The power of suppliers in influencing BNP Paribas is considered to be weak. The customers being the depositors do not have control of the interest rates set by the bank or on any internal operations, whereas for corporate clients, the bank still holds a greater power in the offering of services and package deals to its larger clients. The Credit Market provides the source of raw materials and liquid assets which is unmeasurable. Lastly, the Central Bank being MAS is responsible for the issuance of currency, supervision of financial services and stability surveillance and who is of last resort and provider of liquidity in the markets. Therefore, the Central Bank who controls the liquidity in the markets has some power in its influence on BNP Paribas as a whole than in day to day operations (Ackerman, J 2008[xvii]).

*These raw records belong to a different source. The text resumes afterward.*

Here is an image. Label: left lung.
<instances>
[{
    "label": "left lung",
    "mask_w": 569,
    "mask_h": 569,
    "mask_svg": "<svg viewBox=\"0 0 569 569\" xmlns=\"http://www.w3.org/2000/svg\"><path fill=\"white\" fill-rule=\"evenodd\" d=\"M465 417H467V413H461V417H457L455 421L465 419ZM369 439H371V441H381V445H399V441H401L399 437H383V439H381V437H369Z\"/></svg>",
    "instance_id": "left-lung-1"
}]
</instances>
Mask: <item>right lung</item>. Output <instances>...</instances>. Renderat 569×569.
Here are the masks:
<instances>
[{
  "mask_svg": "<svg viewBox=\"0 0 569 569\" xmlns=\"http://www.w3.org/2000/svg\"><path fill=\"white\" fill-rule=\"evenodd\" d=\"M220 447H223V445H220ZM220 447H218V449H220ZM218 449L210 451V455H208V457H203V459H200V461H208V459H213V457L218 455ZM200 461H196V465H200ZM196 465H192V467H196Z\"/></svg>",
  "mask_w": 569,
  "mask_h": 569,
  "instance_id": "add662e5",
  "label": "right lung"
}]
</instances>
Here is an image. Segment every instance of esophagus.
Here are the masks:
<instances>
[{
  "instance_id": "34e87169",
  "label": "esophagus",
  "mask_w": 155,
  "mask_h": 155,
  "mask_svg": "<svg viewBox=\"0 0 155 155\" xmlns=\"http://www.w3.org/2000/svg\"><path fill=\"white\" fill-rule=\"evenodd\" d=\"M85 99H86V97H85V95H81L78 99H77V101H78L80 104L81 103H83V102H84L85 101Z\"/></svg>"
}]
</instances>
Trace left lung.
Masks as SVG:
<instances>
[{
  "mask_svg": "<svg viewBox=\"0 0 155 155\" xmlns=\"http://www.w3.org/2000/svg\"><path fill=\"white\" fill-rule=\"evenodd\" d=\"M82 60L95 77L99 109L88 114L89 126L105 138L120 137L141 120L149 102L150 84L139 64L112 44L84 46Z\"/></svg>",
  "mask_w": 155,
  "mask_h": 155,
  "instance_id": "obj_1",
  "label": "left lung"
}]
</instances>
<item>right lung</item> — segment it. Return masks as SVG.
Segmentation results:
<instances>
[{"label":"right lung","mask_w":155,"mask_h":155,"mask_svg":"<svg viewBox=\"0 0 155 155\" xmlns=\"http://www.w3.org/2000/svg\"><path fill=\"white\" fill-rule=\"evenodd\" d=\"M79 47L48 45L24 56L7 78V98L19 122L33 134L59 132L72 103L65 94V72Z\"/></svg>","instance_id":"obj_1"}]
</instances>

Bargaining Power of Buyers (Medium)

The buyers of BNP Paribas’s products are the customers themselves; the depositors whom have some power in deciding which bank they would settle for. However, for the corporate clients, it is difficult to determine the differences in the services provided/offered by each bank as there is no specific service offer to each bank.

Threats of substitute products or services (Strong)

There are a variety of financial services being offered from various banks in Singapore who specialises in different business lines and have various experiences and successes. BNP Paribas Singapore faces greater threats towards its Corporate & Investment Banking as well as Asset Management services. However, though various banks offer similar services to them, like its threats from new entrants, innovation is their key to compete with substitute products, to set themselves apart from its competitors (Bernet & Partner, 2008[xviii]).

Rivalry among existing firms (Strong)

There is intense rivalry among the financial industry. BNP Paribas competes with money centre banks, super regional banks and institutional asset management providers and financial planners. In Singapore, there are 113 competitive commercial banks, 49 merchant banks and 3 finance companies and three local banks; DBS, UOB and OCBC , the three largest banks in Southeast Asia (MAS, 2009[xix]).

BNP Paribas faces strong competition from in the area of asset management as Singapore is the premier asset management locations in Asia (MICA, 2009). A central location for the provision of risk management, insurance broking and offshore insurance services in which BNP is engaged in. It is BNP’s innovative strategic plans and its prime financial attention to serving customers’ needs which sets them apart from its competitors.